── DATASET RECORDS

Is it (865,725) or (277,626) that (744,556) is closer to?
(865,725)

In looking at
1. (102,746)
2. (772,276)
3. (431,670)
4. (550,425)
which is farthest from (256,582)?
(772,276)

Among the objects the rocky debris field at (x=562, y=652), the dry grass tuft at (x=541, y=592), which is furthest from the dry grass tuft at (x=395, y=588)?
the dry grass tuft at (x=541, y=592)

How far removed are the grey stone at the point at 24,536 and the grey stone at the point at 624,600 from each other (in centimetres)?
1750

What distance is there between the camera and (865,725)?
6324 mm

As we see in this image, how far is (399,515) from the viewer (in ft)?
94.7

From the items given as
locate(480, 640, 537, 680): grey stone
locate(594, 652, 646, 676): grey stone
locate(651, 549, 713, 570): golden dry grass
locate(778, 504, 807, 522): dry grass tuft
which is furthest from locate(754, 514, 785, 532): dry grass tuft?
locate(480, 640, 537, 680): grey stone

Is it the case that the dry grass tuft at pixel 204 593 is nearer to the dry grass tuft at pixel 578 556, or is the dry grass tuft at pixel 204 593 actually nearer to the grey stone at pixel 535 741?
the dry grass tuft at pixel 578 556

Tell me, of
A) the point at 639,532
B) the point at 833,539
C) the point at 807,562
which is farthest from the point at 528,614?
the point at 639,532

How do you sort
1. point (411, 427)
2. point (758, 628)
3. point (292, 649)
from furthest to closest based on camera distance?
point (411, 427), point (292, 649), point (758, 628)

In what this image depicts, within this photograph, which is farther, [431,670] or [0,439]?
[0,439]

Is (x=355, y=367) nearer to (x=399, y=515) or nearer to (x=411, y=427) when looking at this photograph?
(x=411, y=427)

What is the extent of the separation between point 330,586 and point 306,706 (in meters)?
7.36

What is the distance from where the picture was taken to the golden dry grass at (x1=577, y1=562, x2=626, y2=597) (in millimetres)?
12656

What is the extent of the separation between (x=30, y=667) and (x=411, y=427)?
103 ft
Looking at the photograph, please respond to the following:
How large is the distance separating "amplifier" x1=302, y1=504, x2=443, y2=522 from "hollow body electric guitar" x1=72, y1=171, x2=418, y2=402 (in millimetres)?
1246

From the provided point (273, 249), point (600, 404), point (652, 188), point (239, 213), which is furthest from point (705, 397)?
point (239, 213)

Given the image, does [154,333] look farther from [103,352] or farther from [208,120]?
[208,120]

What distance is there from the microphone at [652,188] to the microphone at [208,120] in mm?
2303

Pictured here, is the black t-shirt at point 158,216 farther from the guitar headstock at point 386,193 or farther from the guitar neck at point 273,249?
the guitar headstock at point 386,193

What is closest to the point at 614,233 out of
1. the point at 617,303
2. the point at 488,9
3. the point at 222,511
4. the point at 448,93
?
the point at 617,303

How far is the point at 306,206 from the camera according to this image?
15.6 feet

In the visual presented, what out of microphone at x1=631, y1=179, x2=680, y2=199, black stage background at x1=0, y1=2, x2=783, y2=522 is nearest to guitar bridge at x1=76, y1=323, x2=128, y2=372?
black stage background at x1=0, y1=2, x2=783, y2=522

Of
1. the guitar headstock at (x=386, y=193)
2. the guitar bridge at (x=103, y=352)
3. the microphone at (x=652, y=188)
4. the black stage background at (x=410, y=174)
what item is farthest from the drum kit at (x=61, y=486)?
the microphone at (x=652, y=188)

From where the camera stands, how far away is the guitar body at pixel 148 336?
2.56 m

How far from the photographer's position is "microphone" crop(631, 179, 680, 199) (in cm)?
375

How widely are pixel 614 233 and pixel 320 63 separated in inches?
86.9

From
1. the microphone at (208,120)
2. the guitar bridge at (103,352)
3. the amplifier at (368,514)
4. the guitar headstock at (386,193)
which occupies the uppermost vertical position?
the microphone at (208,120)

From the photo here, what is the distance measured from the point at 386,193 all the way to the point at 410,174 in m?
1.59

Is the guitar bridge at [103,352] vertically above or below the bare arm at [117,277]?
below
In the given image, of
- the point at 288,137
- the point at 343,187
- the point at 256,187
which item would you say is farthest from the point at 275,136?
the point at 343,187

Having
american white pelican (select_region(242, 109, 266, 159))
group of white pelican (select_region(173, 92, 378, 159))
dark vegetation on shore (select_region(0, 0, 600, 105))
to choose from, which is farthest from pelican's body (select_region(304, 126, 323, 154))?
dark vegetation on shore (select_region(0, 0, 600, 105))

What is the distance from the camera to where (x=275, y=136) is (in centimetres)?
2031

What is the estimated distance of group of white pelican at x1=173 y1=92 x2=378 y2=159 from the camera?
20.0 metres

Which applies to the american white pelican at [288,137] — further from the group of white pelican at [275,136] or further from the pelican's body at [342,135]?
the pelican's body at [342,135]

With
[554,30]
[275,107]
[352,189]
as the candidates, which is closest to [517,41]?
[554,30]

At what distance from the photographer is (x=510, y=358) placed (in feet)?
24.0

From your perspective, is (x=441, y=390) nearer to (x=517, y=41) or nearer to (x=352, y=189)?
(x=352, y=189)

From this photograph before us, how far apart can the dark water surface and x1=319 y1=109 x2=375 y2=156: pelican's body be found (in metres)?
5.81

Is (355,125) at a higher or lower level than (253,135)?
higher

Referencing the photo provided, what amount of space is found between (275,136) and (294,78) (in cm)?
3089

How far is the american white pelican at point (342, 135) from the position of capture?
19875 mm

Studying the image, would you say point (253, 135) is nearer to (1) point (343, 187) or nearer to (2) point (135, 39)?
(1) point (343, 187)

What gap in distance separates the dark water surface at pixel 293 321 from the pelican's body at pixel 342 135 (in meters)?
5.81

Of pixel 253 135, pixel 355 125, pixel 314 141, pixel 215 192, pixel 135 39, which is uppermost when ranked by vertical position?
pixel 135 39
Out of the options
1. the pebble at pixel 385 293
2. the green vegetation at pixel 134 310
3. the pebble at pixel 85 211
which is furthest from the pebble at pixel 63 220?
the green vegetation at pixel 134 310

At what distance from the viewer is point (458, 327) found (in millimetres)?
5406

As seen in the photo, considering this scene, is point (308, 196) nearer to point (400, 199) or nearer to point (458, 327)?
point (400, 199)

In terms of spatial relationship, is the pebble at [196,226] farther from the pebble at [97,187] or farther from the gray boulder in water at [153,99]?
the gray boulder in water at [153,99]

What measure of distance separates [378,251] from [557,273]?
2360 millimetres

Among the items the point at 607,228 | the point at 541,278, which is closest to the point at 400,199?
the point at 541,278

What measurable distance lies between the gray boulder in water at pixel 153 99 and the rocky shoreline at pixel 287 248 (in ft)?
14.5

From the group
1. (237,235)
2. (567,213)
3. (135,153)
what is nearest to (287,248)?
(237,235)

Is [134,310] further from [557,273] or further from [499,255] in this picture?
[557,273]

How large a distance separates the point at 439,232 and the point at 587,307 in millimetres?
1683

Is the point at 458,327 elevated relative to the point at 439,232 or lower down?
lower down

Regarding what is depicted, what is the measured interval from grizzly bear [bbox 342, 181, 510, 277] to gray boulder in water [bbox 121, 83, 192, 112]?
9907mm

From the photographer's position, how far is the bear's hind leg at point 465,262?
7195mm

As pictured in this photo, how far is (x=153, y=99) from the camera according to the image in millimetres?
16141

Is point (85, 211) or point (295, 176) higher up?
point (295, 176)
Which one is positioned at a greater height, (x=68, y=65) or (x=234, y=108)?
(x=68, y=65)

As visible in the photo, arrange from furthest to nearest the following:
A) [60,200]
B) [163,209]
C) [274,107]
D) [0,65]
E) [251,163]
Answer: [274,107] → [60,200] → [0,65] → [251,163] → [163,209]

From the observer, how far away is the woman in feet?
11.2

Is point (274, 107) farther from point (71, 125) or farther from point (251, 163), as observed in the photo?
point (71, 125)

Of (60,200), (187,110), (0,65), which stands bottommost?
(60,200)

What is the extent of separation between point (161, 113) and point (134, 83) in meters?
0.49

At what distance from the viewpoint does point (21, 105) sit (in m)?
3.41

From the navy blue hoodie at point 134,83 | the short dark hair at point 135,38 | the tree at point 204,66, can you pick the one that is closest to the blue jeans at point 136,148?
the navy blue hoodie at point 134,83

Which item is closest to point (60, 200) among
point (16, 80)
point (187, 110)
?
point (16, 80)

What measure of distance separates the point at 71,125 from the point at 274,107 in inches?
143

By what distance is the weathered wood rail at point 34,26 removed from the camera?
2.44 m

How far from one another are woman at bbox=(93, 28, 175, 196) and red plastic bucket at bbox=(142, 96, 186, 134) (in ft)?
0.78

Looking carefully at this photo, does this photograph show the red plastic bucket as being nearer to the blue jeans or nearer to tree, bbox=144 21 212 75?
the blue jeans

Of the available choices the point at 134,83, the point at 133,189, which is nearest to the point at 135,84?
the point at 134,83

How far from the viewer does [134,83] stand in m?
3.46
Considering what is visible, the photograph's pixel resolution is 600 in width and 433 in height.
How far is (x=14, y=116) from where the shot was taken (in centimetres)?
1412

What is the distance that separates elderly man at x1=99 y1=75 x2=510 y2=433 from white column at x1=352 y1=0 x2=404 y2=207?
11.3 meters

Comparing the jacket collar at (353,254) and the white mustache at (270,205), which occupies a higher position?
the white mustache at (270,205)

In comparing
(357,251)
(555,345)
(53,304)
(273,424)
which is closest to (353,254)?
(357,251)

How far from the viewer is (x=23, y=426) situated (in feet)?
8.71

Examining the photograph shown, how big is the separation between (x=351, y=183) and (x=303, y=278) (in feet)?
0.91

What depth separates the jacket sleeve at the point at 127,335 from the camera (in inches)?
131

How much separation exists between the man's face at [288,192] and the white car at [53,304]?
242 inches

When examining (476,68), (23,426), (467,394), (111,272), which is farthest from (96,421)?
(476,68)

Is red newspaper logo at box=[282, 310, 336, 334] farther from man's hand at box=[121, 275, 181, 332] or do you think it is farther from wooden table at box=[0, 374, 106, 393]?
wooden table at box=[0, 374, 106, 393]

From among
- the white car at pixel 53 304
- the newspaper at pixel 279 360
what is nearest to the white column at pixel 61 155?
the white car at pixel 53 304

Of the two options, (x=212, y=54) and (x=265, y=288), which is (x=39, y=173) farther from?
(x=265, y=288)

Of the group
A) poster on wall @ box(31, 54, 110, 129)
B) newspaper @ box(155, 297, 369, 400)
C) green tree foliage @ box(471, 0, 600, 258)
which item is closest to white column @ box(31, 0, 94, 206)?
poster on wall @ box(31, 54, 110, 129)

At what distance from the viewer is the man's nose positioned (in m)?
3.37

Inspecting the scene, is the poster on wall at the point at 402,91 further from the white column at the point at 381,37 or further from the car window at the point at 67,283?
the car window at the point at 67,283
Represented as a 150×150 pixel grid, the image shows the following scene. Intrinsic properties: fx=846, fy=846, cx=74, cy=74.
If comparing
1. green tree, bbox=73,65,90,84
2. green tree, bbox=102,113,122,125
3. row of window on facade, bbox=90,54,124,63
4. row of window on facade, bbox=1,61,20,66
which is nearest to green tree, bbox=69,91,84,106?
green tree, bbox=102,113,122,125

────

* **WORK TO COMPLETE**
Print from the line containing "At what distance from the viewer is the" to the last line above, exactly as written.

* **WRITTEN SOLUTION**
At what distance from the viewer is the man's nose positioned (in m)?
3.37

Inspecting the scene, is the poster on wall at the point at 402,91 further from the white column at the point at 381,37 or further from the car window at the point at 67,283?
the car window at the point at 67,283
Represented as a 150×150 pixel grid, the image shows the following scene. Intrinsic properties: fx=846, fy=846, cx=74, cy=74.
If comparing
1. green tree, bbox=73,65,90,84
2. green tree, bbox=102,113,122,125
3. row of window on facade, bbox=90,54,124,63
4. row of window on facade, bbox=1,61,20,66
which is nearest to green tree, bbox=69,91,84,106?
green tree, bbox=102,113,122,125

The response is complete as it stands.